TASK MATERIAL section start
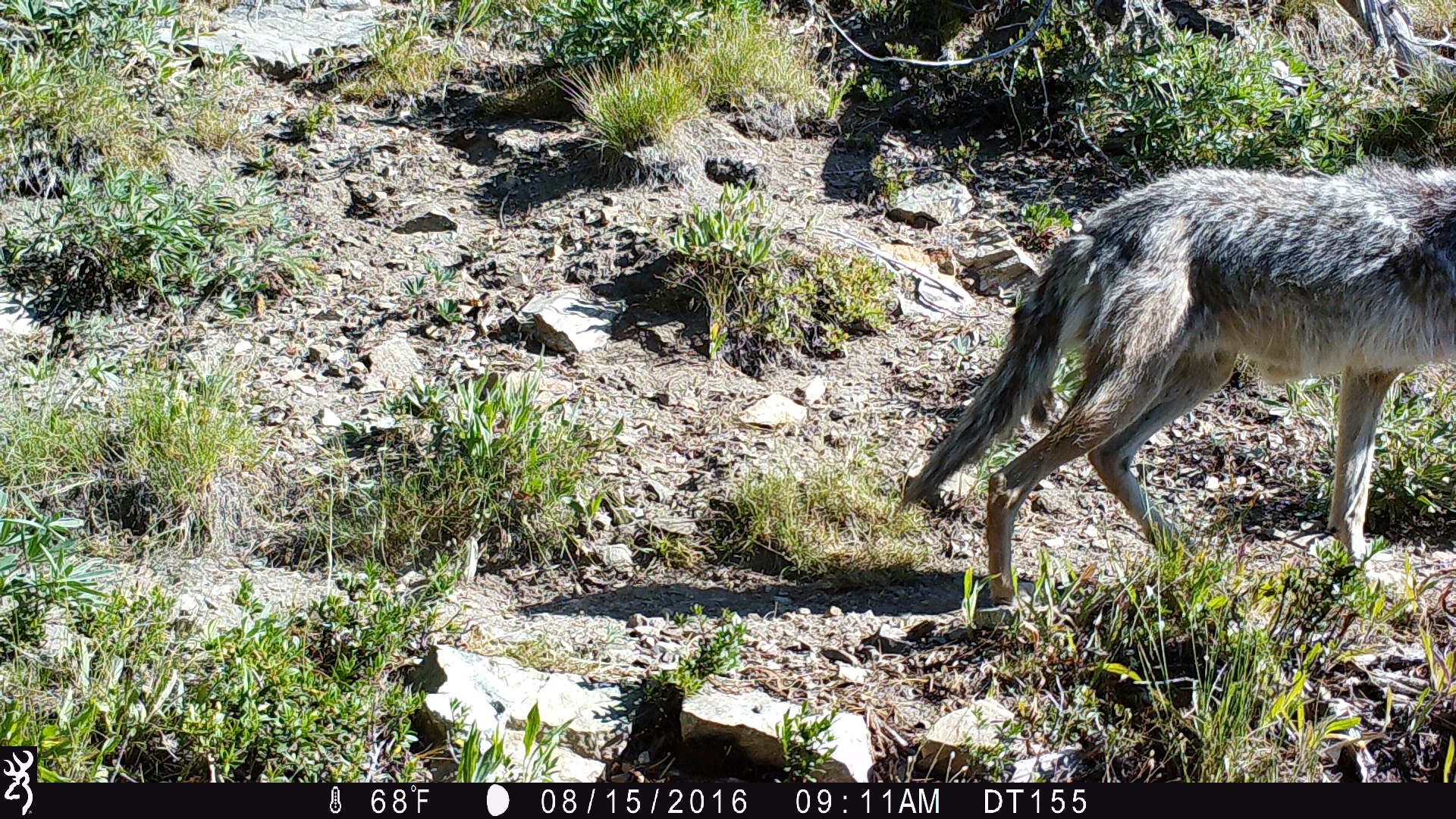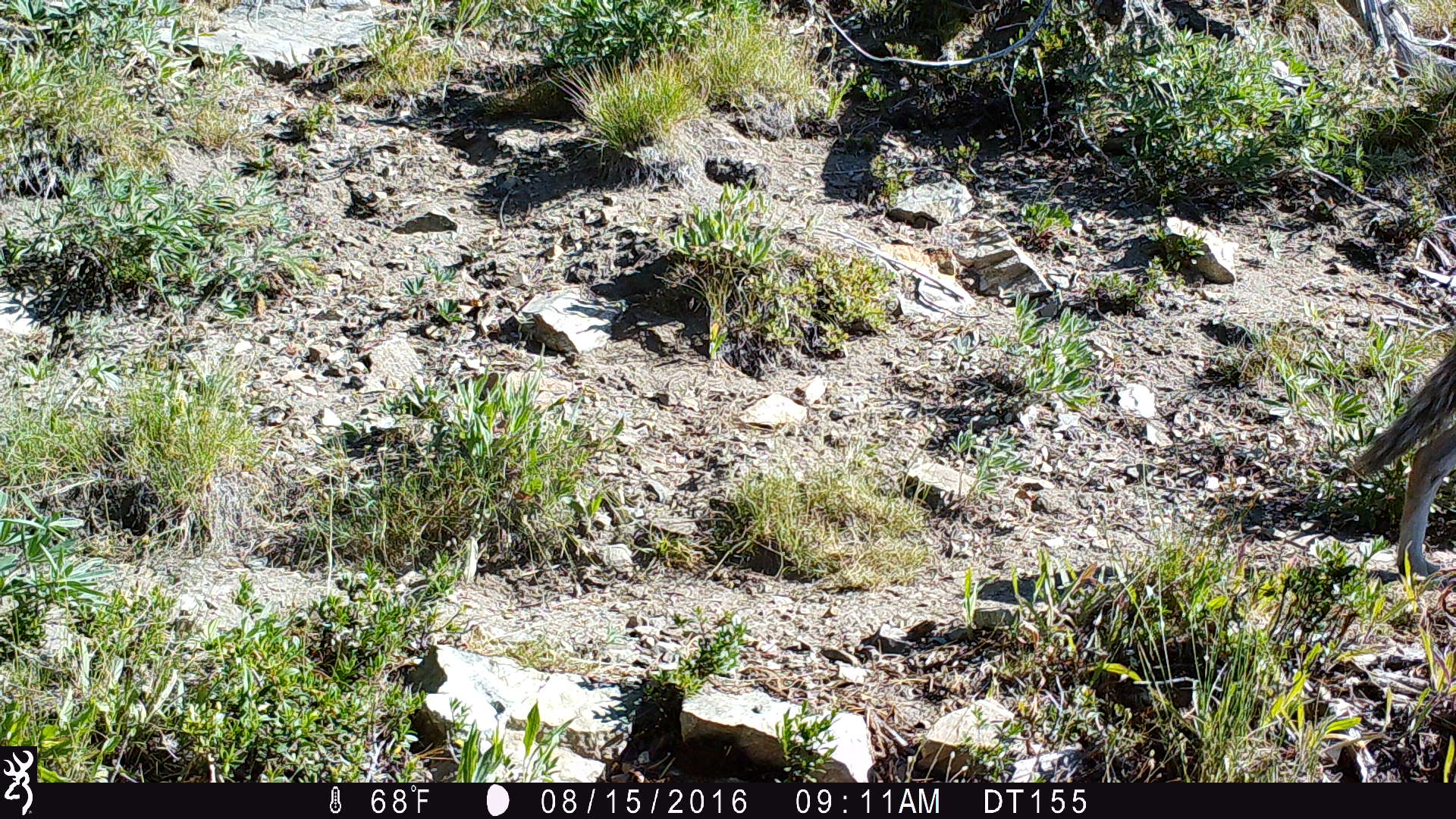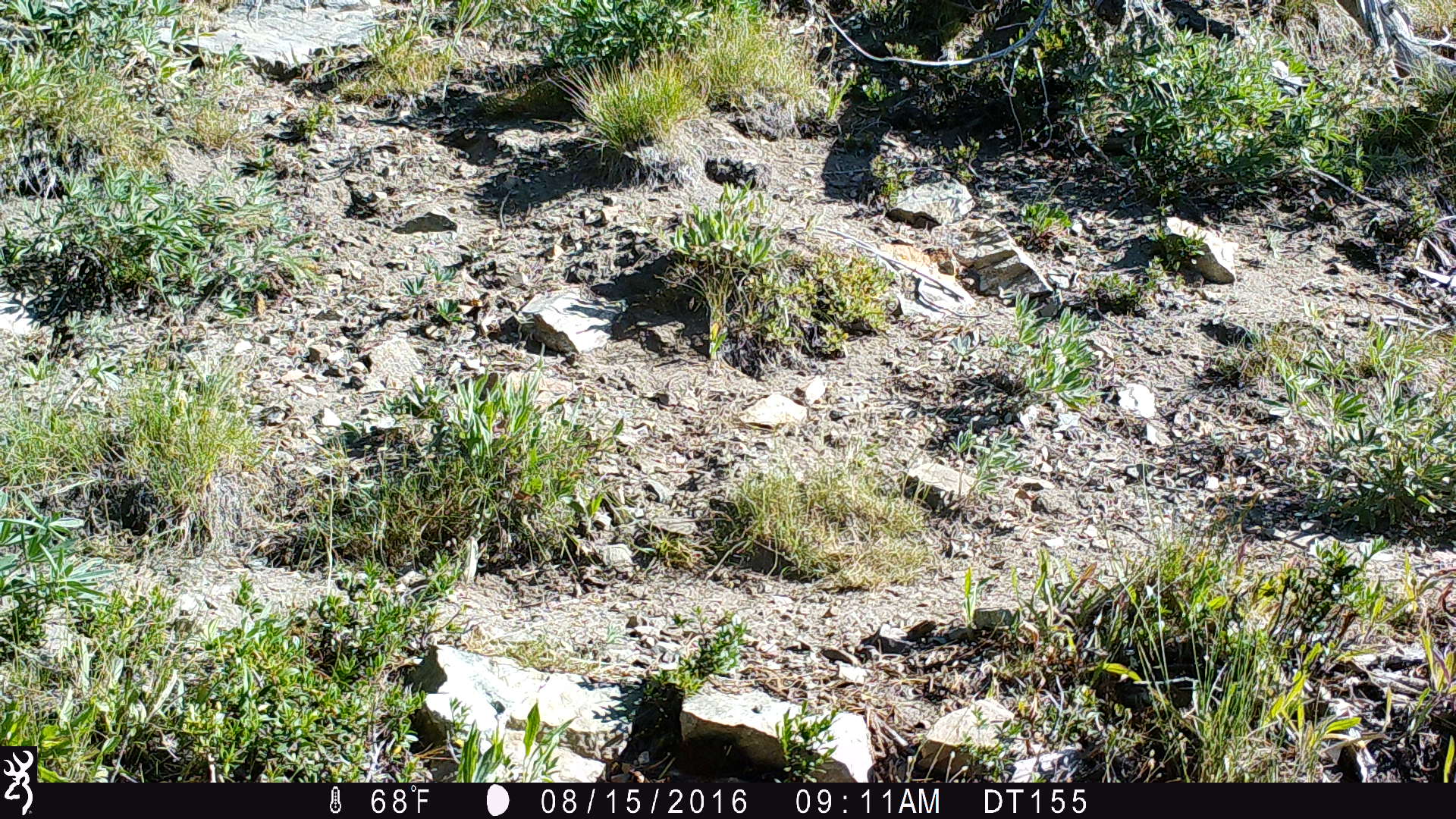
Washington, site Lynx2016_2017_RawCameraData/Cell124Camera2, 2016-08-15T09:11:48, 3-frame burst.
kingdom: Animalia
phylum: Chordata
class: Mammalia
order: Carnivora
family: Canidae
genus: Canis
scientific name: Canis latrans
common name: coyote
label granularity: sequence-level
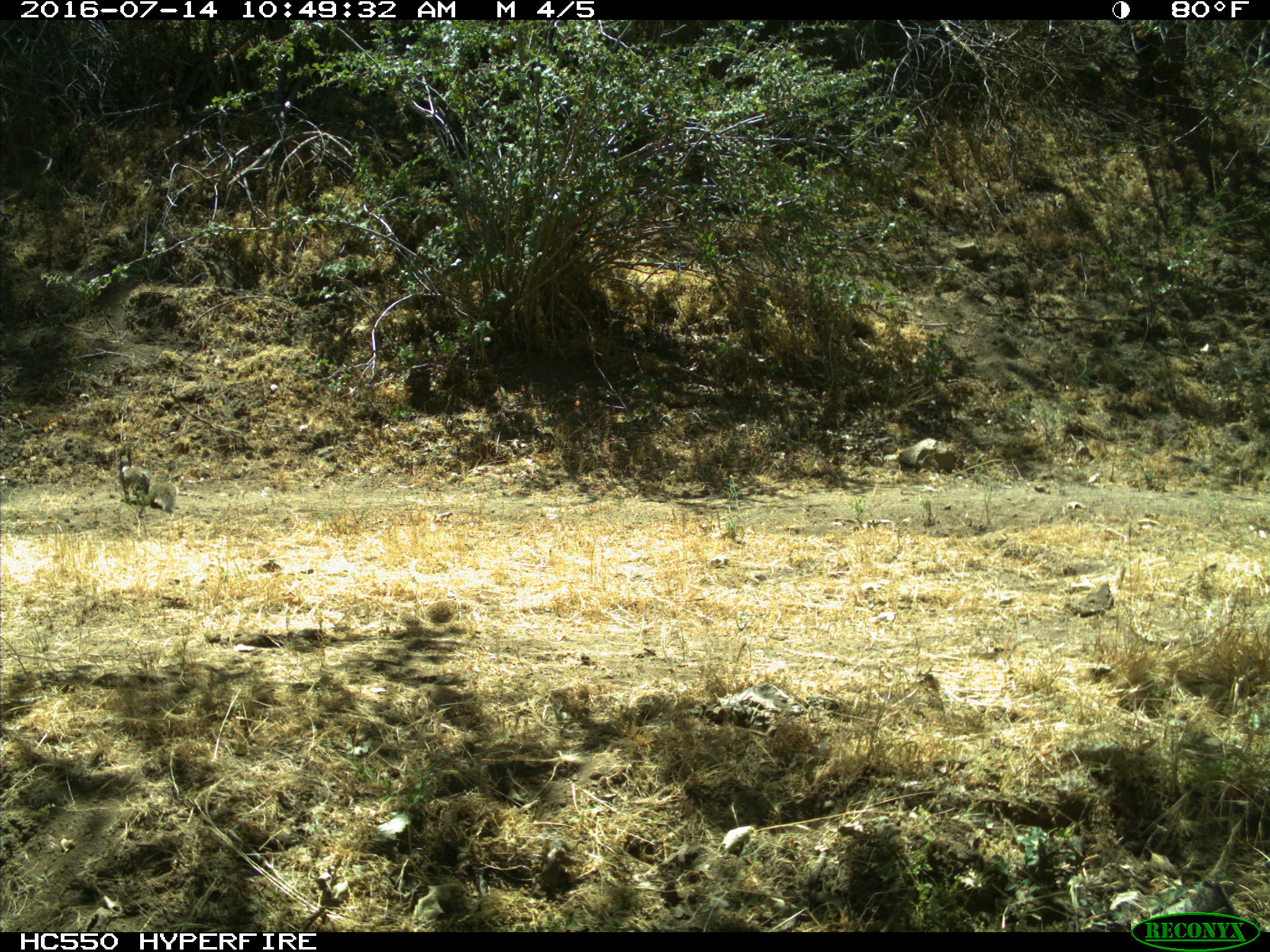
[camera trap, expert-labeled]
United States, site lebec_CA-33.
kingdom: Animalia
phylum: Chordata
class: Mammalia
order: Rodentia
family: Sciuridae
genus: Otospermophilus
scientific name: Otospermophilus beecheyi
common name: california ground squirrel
TASK MATERIAL section end
Take every record and copy it word for word, dropping the pictures.

→ **OUTPUT BELOW**:
Washington, site Lynx2016_2017_RawCameraData/Cell124Camera2, 2016-08-15T09:11:48, 3-frame burst.
kingdom: Animalia
phylum: Chordata
class: Mammalia
order: Carnivora
family: Canidae
genus: Canis
scientific name: Canis latrans
common name: coyote
label granularity: sequence-level
[camera trap, expert-labeled]
United States, site lebec_CA-33.
kingdom: Animalia
phylum: Chordata
class: Mammalia
order: Rodentia
family: Sciuridae
genus: Otospermophilus
scientific name: Otospermophilus beecheyi
common name: california ground squirrel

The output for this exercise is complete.